» **TEXT SEGMENT**
= = = =
Let $F:V\longrightarrow W$ be a linear map. The image of $F$ is the set
$$\mathrm{Im}F=\{w\in W: F(v)=w\ \mbox{for some}\ v\in V\}.$$

Proposition. The image of $F$ is a subspace of $W$.

Proof. The proof is straightforward. It is left for an exercise.

The preimage of the identity element $O$ under the linear map $F$ i.e. the set of elements $v\in V$ such that $F(v)=O$ is called the kernel of $F$ and is denoted by $\ker F$.

Proposition. The kernel of $F$ is a subspace of $V$.

Proof. It is straightforward and left for an exercise.
= = = =
» **DATA BLOCK**
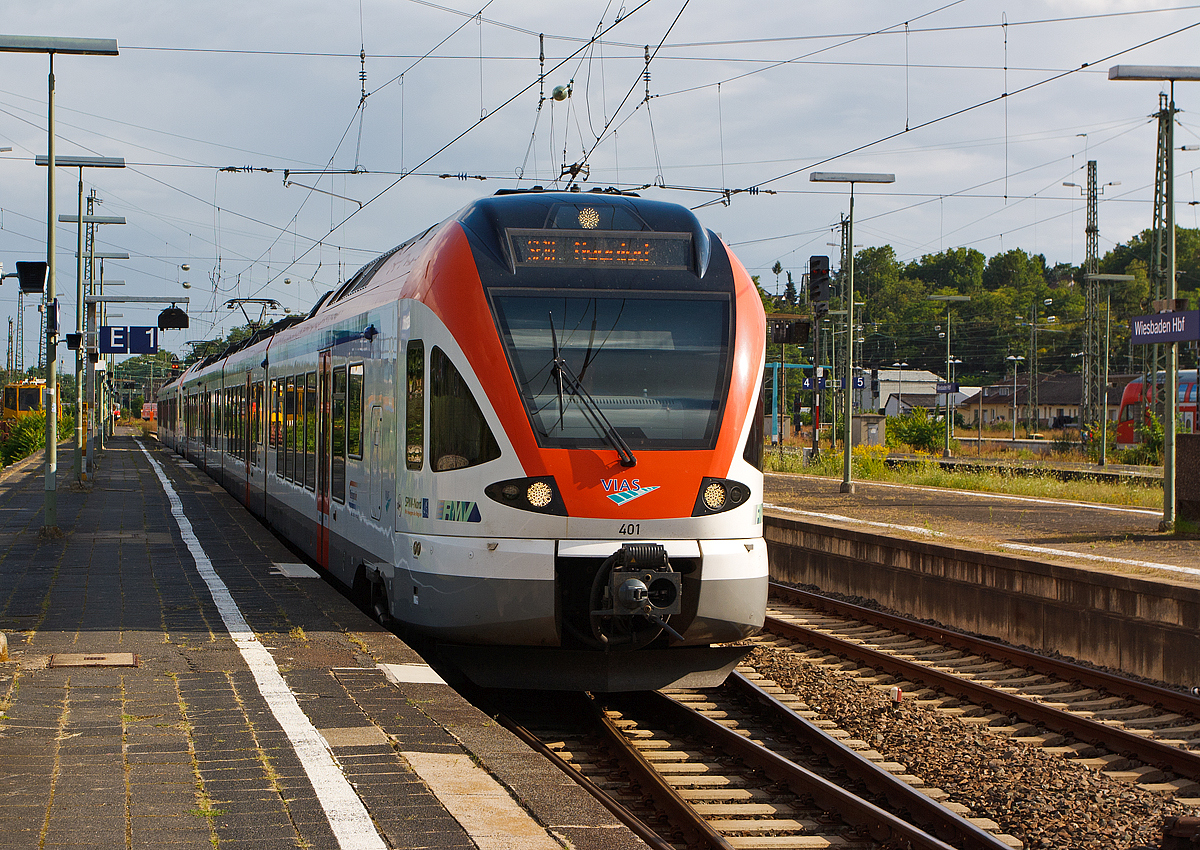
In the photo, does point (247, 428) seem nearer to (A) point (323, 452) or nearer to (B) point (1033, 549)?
(A) point (323, 452)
= = = =
» **REQUIREMENT 1**
Retype the part of the linear-map text that opens with the words containing "The preimage of" and closes with "and left for an exercise.".
» **REQUIREMENT 2**
Decide whether each statement agrees with the linear-map text, answering yes or no and quoting the deciding words: (a) The image of $F$ is a subspace of $W$. (b) The kernel of $F$ is a subspace of $W$. (c) The proof that the kernel is a subspace is written out in full.
» **REQUIREMENT 3**
In the linear-map text, how is the kernel of $F$ denoted?
The material is not used in any of this.

» **EXERCISE SOLUTION 1**
The preimage of the identity element $O$ under the linear map $F$ i.e. the set of elements $v\in V$ such that $F(v)=O$ is called the kernel of $F$ and is denoted by $\ker F$.

Proposition. The kernel of $F$ is a subspace of $V$.

Proof. It is straightforward and left for an exercise.

» **EXERCISE SOLUTION 2**
(a) Yes: "The image of $F$ is a subspace of $W$."
(b) No: "The kernel of $F$ is a subspace of $V$."
(c) No: "It is straightforward and left for an exercise."

» **EXERCISE SOLUTION 3**
It is denoted by $\ker F$.